Cualquiera de nosotros podría crear también una lista de autores sesudos y, sobre todo, de gentes más próximas a nosotros y sencillas en sus vidas. Cada cual busca la representación que buenamente se ajusta a sus conveniencias y a sus explicaciones. ¿Cómo se le puede negar a un ser humano que ahonde razonablemente en busca de explicaciones o simplemente ¡simplemente! en busca de consuelo? ¿Qué son las religiones sino una forma más de dar imagen a una concepción de dios, pero dirigida en este caso por esas minorías que se apropian las interpretaciones de los textos hasta convertirlos en sus personales concepciones? Y aun más, ¿quién se atreve a negar a nadie la resolución de prescindir de esa imagen personal de un dios de consuelo o de explicación desde un interés también sano y decidido?

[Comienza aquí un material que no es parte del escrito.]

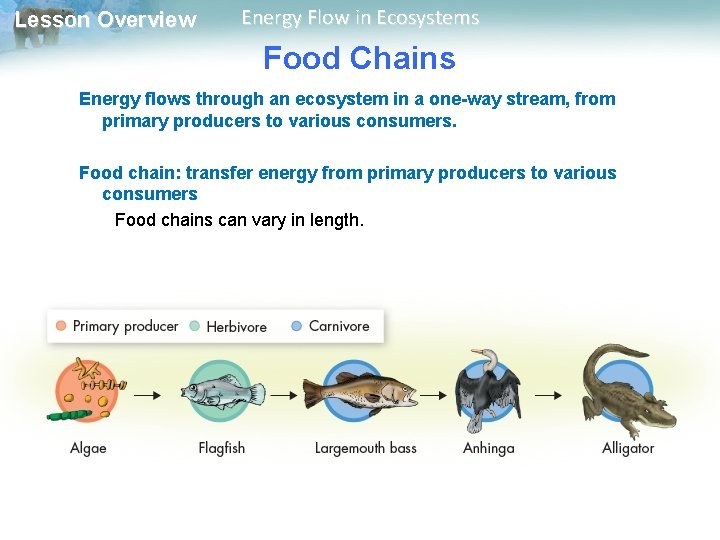 Lesson Overview Energy Flow in Ecosystems

Food Chains

Energy flows through an ecosystem in a one-way stream, from primary producers to various consumers.

Food chain: transfer energy from primary producers to various consumers

Food chains can vary in length.

Primary producer Herbivore Carnivore

Algae

Flagfish

Largemouth bass

Anhinga

Alligator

Montaigne pensó y escribió en el siglo XVI, en aquel contexto y con aquellos conocimientos, tan distintos de los actuales. Cada avance científico arranca una hoja al Libro. Y ahora se suceden a marchas forzadas ¿Qué pasará dentro de otros años? Sospecho que cada día se afianzará más la certeza de la creación de un dios desde la condición humana como necesidad de consuelo y como asidero ante tanta limitación de nuestras capacidades racionales. Pero mejor si todo fuera con serenidad, con humildad y con algo de osadía por todas partes. ¿El creyente sin preguntas? ¿El superhombre? ¿El ciudadano de a pie con dudas y con necesidades a la vez? A pesar de las playas, de las vacaciones, de los sanfermines o del mundial de fútbol, sigue siendo pregunta angular y en su esclarecimiento y en su nombre el ser humano sigue actuando, amando, odiando, matando, viviendo y muriendo. ¡Qué indigestión si no tiene sustancia el guiso!